_EXERCISE GOAL_:
Copy out, from the data, each line containing the string "Digital".

*** DATA PROVIDED Section Begins ***

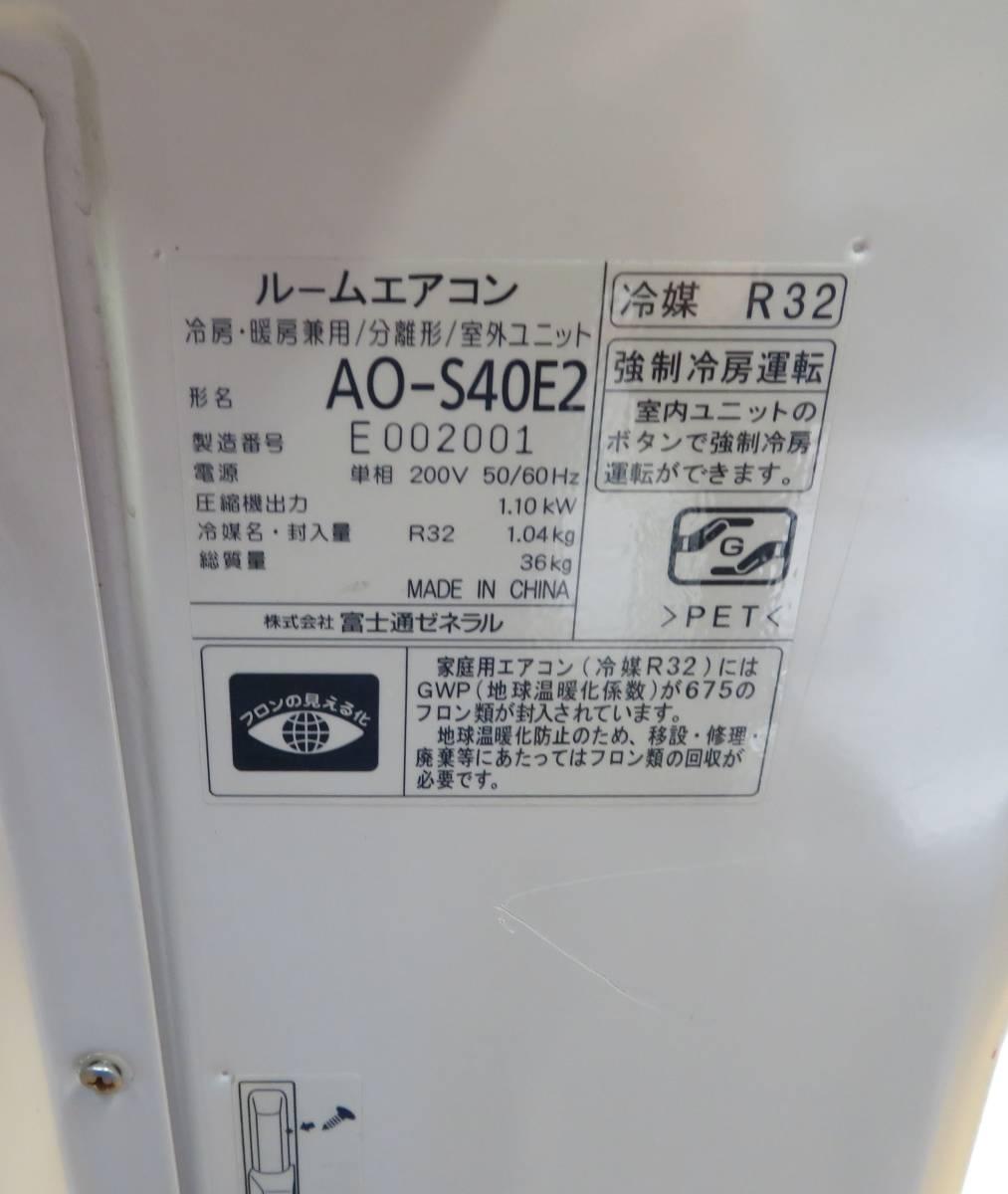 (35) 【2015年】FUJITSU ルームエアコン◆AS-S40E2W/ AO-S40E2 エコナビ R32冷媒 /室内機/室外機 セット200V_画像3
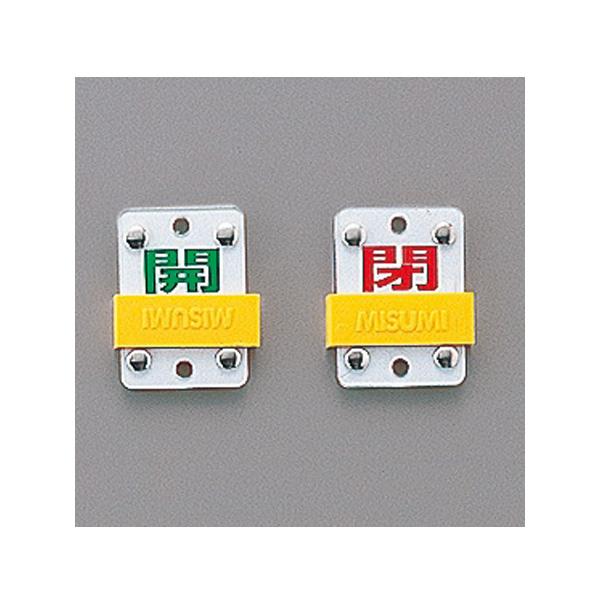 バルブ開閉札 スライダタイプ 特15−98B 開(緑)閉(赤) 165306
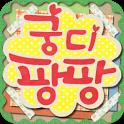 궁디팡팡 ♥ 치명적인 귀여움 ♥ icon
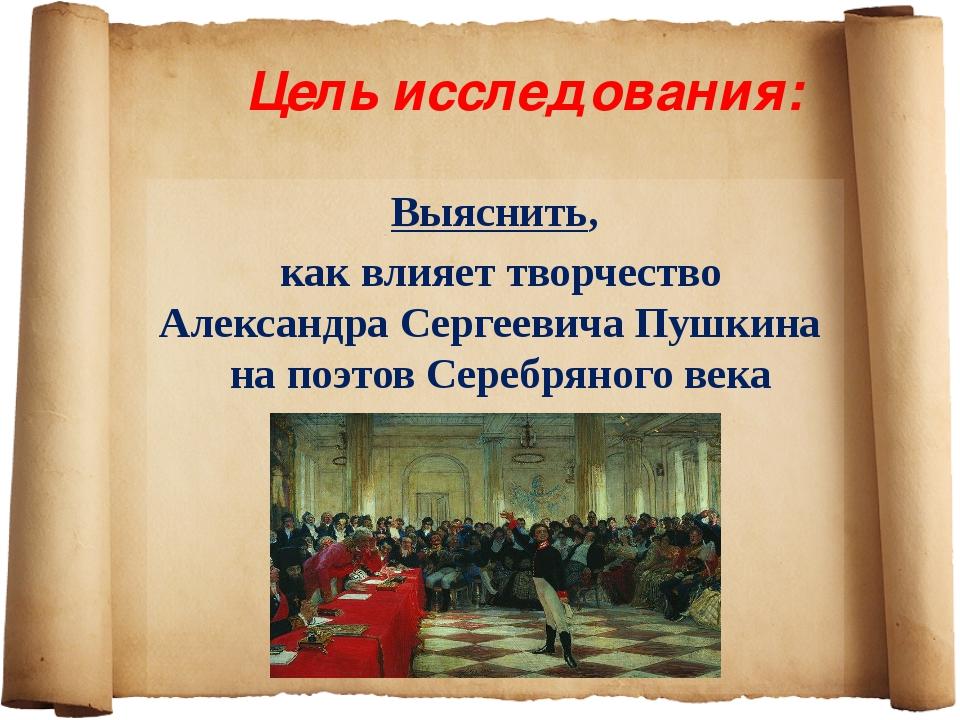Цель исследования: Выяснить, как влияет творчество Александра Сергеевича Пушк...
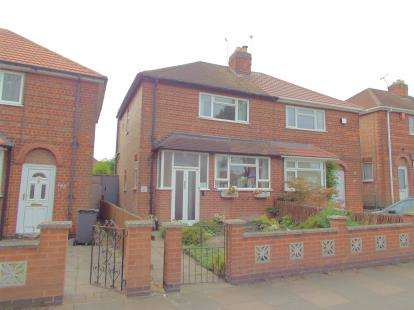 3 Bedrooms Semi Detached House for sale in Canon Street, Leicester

*** DATA PROVIDED Section Ends ***
*** DATA PROVIDED Section Begins ***

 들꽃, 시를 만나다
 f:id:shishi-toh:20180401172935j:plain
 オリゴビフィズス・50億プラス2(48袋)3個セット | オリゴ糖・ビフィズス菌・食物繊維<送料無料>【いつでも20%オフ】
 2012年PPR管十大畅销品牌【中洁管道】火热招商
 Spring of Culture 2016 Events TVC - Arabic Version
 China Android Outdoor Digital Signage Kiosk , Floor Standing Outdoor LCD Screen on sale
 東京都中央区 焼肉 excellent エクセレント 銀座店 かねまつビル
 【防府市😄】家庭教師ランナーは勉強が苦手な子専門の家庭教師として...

*** DATA PROVIDED Section Ends ***
*** DATA PROVIDED Section Begins ***

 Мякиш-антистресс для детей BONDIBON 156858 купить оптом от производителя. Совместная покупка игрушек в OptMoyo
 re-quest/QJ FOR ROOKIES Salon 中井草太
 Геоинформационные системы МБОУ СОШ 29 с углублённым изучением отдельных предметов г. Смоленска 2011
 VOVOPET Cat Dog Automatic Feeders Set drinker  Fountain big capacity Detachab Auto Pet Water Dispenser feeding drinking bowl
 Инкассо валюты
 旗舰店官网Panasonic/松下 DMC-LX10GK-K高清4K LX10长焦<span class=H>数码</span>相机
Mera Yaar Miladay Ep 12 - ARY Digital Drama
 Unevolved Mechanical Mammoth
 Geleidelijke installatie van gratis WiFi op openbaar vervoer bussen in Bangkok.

*** DATA PROVIDED Section Ends ***

_RESPONSE TO THE EXERCISE_:
 China Android Outdoor Digital Signage Kiosk , Floor Standing Outdoor LCD Screen on sale
Mera Yaar Miladay Ep 12 - ARY Digital Drama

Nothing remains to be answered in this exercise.